» **WHAT YOU SHOULD DO**: Reproduce the boxplot text below verbatim, beginning at the words "Such plots can" and stopping after "of those quantiles.".

» **PASSAGE TO READ**:

•••••

For example, if data could be contaminated by a second process - beside the one of interest - whose values would be considered as gross errors, but the desire was to get information about the location or spread of the uncontaminated process, using potentially wildly discrepant parts of the data may be highly misleading.
As a result, it may make sense to choose robust estimates of location and spread around it, and then see where the data lay relative to those.
As an example, consider a process where a value may gain a stray digit (perhaps a typist occasionally hits an extra key, for example). Then once in a while you'll get a value typically on the order of 10 times too large (though it might be anything from only slightly too large to about 90 times too large - if the stray digit occurs first). A boxplot is not badly affected by such contamination, but something that put full weight on the most discrepant points would be.
Such plots can work fairly well for data that may be heavy-tailed and may be somewhat skew, even if there isn't a contaminating process; in those cases the most discrepant observations may not have a lot of useful information in them about location and spread (e.g. take a heavy-tailed location-scale family parametric distribution and see how much weight is put on the extremes of the data in optimal estimation of location and scale).
However, note that even the most outlying observations are not completely ignored by median or interquartile range -- they still "count" in the sense that they contribute to the positioning of those quantiles.
The IQR is the center 50% of the observations. This stabilizes as you increase the sample size, but the first and last 25% do not:
set.seed(1047)
for(i in 1:6){
x <- rnorm(10^i)
boxplot(x, ylim = c(-4, 4), col = "steelblue", main = paste("n =", 10^i))
}
Why? For any continuous distribution from $-\infty$ to $+\infty$, as the sample size increases, so does the chance of observing something further from the center. But the center 50% of a unimodal distribution remains the same. Always extending the whiskers to the extremes makes the boxplot depend heavily on the sample size:
set.seed(1047)
for(i in 1:6){
x <- rnorm(10^i)
boxplot(x, ylim = c(-4, 4), col = "steelblue", main = paste("n =", 10^i), range = 0)
}
A boxplot based on the IQR is useful when you don't want your visual summary to be (as) dependent on the sample size. I assumed here that you're using a boxplot to visualize observations that come from unimodal distributions, because otherwise a boxplot is not that useful a summary anyway.

•••••

» **EXERCISE DATA**:

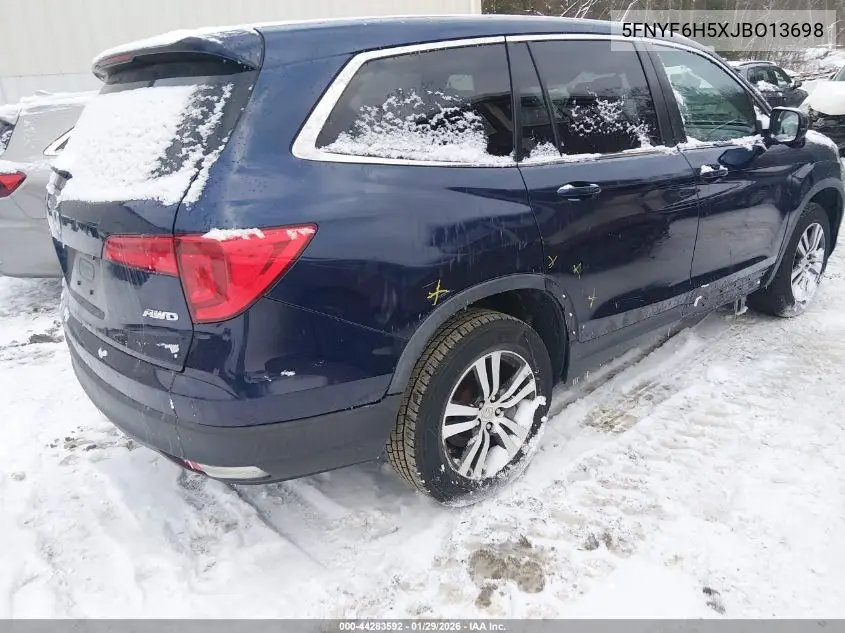 5FNYF6H5XJB013698 2018 Honda Pilot Ex-L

•••••

» **EXPECTED OUTPUT**:
Such plots can work fairly well for data that may be heavy-tailed and may be somewhat skew, even if there isn't a contaminating process; in those cases the most discrepant observations may not have a lot of useful information in them about location and spread (e.g. take a heavy-tailed location-scale family parametric distribution and see how much weight is put on the extremes of the data in optimal estimation of location and scale).
However, note that even the most outlying observations are not completely ignored by median or interquartile range -- they still "count" in the sense that they contribute to the positioning of those quantiles.